Spatial question items
-- begin --
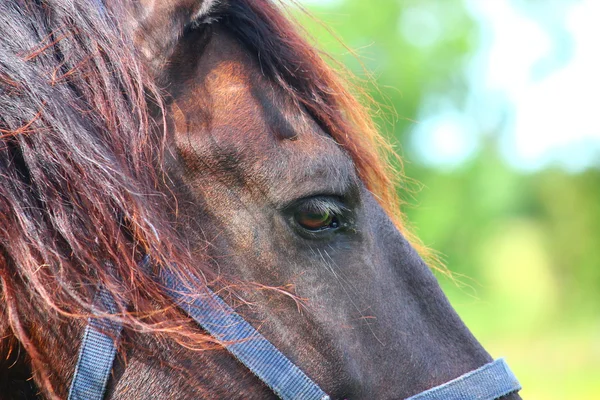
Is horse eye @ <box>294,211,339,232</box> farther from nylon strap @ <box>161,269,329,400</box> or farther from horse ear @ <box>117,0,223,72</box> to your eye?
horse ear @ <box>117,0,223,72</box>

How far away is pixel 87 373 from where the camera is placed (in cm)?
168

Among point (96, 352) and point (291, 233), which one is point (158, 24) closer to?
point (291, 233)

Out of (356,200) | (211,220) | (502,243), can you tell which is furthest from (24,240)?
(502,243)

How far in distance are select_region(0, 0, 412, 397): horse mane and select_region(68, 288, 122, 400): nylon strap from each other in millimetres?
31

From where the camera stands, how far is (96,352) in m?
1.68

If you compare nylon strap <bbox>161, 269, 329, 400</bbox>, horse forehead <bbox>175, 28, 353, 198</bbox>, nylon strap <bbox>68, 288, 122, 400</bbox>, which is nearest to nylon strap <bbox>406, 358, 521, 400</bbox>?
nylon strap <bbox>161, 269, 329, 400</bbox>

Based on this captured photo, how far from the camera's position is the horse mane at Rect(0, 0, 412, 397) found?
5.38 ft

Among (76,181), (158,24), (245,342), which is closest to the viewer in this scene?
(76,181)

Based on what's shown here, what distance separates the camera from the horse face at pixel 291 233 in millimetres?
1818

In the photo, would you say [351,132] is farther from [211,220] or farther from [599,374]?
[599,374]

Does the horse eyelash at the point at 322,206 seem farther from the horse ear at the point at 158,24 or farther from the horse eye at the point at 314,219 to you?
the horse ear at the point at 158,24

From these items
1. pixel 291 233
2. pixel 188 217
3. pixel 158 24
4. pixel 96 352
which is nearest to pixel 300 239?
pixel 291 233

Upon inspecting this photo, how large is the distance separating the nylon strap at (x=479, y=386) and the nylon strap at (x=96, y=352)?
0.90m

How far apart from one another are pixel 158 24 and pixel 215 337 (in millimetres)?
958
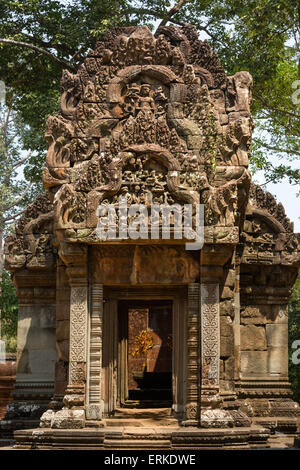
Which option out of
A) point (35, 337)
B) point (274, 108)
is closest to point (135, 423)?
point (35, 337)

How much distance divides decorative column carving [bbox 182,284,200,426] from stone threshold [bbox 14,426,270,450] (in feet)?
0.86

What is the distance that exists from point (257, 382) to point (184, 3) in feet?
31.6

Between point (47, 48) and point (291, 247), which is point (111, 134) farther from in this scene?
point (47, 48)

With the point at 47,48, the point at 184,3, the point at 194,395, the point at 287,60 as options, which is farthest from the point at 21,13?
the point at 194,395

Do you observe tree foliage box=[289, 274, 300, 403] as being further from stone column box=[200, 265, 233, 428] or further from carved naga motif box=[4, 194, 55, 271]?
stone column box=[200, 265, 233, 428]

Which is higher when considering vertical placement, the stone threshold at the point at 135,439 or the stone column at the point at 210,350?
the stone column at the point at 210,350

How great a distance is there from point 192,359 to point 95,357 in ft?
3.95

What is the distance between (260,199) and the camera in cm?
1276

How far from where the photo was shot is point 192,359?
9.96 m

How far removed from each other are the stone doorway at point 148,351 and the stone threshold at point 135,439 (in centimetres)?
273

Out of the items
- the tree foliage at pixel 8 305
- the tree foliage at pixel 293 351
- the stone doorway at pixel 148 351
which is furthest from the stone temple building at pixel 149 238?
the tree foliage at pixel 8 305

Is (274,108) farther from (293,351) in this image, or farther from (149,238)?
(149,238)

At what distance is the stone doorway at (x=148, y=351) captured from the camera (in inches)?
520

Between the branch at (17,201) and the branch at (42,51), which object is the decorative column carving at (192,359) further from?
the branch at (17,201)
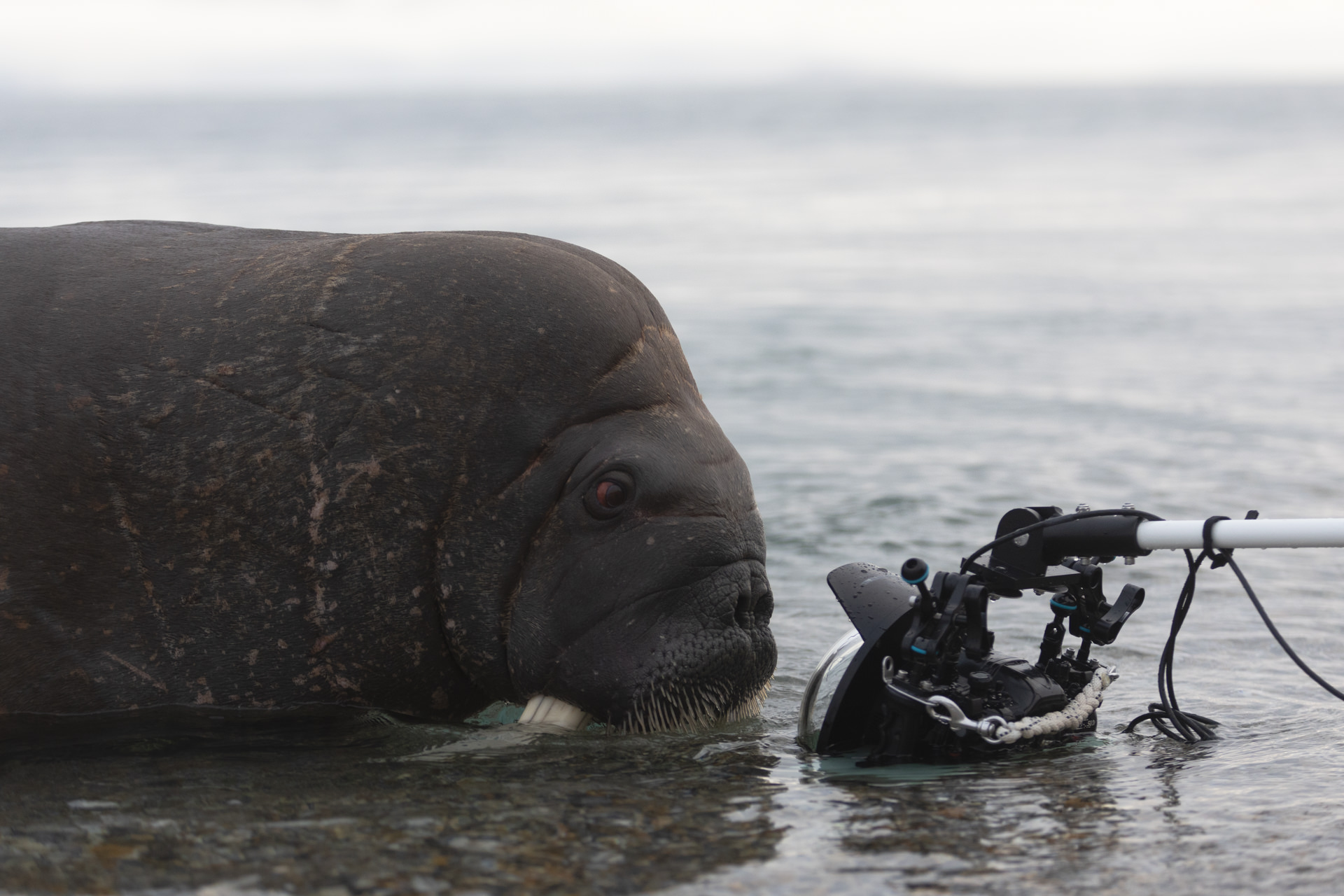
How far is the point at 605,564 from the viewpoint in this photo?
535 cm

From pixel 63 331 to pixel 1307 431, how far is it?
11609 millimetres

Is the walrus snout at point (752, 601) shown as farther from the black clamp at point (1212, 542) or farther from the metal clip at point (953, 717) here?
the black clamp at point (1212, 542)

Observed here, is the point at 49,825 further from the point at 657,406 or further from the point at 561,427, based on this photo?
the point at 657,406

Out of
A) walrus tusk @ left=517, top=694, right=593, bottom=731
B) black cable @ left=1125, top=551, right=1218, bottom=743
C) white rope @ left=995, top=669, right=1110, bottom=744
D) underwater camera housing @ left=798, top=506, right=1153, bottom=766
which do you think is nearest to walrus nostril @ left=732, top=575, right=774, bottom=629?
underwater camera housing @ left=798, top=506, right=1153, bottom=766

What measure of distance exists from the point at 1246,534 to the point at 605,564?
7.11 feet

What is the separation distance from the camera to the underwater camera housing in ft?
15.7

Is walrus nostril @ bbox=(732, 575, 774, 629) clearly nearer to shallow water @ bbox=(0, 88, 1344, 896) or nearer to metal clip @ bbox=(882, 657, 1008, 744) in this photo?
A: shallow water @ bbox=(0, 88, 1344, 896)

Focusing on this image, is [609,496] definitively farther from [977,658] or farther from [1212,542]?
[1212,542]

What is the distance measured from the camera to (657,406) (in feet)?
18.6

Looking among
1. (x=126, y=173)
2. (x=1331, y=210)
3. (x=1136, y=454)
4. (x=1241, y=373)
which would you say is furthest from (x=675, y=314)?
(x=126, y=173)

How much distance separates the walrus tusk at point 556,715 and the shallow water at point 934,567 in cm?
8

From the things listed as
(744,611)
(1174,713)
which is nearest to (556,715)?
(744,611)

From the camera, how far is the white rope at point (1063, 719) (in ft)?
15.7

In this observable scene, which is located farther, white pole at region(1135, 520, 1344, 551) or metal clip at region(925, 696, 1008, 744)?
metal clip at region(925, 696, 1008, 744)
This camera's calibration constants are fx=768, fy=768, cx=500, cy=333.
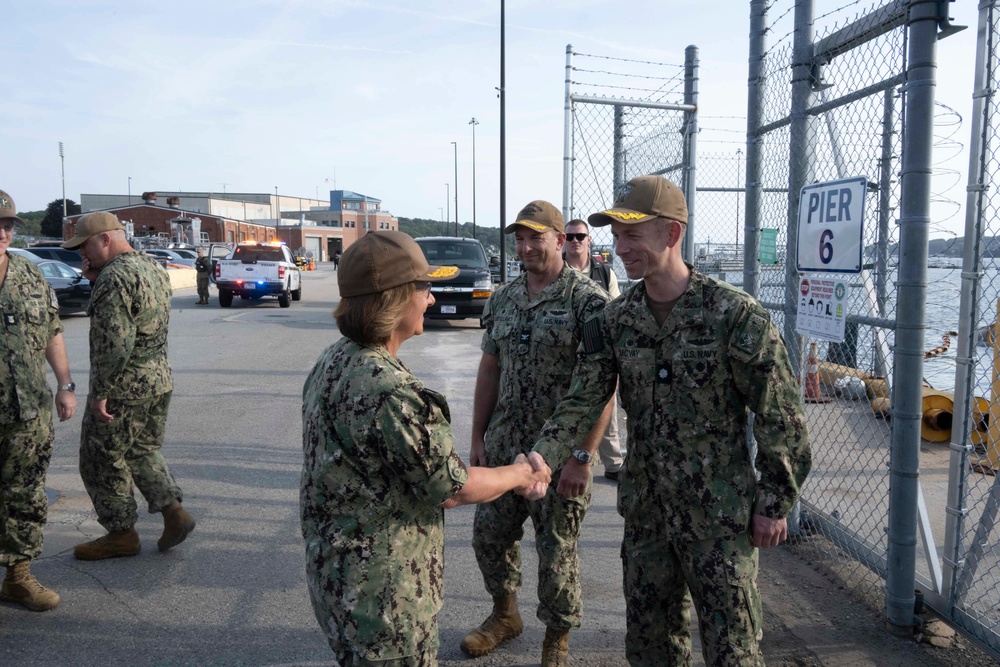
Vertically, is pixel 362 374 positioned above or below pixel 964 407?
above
-- end --
-- begin --
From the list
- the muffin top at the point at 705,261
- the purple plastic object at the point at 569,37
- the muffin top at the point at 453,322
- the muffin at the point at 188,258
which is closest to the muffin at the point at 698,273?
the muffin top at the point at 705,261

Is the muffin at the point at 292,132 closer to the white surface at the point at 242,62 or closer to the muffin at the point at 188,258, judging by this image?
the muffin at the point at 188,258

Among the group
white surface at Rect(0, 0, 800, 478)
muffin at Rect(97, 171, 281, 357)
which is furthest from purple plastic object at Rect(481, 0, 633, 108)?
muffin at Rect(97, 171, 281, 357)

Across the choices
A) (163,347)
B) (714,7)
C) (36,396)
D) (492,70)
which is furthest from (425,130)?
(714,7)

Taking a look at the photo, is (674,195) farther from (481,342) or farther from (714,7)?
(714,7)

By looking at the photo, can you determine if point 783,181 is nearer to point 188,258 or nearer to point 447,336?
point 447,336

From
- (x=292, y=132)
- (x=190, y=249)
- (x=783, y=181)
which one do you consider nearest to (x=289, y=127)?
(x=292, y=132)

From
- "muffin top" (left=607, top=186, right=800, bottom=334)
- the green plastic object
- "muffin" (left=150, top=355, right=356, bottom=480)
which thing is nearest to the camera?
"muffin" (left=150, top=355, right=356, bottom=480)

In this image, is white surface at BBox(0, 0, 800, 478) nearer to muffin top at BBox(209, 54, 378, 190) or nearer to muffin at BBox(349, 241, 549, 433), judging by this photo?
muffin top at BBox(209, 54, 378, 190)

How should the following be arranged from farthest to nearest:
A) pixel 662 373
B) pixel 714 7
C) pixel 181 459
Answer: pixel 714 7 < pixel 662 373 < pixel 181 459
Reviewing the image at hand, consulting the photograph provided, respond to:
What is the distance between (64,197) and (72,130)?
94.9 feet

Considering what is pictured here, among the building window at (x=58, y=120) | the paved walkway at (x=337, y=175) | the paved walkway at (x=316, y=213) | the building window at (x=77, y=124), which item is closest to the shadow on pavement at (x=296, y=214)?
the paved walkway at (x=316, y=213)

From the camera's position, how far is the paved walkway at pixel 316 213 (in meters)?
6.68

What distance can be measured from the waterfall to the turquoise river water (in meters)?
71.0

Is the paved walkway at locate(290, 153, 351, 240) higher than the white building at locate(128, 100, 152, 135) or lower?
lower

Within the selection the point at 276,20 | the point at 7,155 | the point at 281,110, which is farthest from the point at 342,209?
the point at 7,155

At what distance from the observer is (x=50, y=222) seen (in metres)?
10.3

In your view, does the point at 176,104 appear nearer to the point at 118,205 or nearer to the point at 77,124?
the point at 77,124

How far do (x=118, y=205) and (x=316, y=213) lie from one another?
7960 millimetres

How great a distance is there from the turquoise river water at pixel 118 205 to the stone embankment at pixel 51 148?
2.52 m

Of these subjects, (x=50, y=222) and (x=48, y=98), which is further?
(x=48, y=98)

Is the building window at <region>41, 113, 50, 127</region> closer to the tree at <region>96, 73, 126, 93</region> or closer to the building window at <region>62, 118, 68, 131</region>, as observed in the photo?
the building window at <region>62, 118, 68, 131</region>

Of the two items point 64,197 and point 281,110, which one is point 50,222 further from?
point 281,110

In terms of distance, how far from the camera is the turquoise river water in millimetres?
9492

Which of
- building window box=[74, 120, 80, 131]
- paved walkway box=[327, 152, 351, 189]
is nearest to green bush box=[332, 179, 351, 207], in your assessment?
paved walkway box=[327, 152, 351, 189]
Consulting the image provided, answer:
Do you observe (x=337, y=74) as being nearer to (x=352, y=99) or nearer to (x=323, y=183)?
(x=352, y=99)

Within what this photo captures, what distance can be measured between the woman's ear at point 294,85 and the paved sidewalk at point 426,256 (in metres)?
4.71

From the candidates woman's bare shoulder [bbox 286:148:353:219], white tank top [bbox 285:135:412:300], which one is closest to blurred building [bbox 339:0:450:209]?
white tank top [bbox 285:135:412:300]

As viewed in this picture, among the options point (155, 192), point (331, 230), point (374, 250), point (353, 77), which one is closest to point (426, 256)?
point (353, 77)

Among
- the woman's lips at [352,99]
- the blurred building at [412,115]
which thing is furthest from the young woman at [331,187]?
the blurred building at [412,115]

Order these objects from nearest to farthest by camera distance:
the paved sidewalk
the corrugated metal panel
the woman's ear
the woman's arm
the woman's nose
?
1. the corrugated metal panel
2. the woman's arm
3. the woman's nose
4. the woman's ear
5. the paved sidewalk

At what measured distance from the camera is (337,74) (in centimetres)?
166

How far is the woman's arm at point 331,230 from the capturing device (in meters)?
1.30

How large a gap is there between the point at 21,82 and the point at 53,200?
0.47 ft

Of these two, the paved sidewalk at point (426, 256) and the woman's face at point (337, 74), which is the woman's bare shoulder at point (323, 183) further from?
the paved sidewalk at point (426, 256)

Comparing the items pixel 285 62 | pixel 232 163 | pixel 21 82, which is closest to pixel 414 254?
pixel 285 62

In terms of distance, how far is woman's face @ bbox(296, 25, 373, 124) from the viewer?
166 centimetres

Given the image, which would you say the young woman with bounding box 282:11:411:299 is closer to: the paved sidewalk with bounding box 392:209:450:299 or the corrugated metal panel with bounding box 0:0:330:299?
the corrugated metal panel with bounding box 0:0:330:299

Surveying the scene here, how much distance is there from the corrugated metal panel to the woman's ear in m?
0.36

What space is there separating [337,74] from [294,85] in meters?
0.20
-- end --
▸ Problem statement: Select each line in the items above that contains the word "river", and copy those lines.

▸ The reply:
What distance can be measured from the waterfall to the turquoise river water (in meters)?
How great a distance is there from the turquoise river water at pixel 118 205 to the stone embankment at pixel 51 148?
In terms of distance, how far from the camera is the turquoise river water in millimetres?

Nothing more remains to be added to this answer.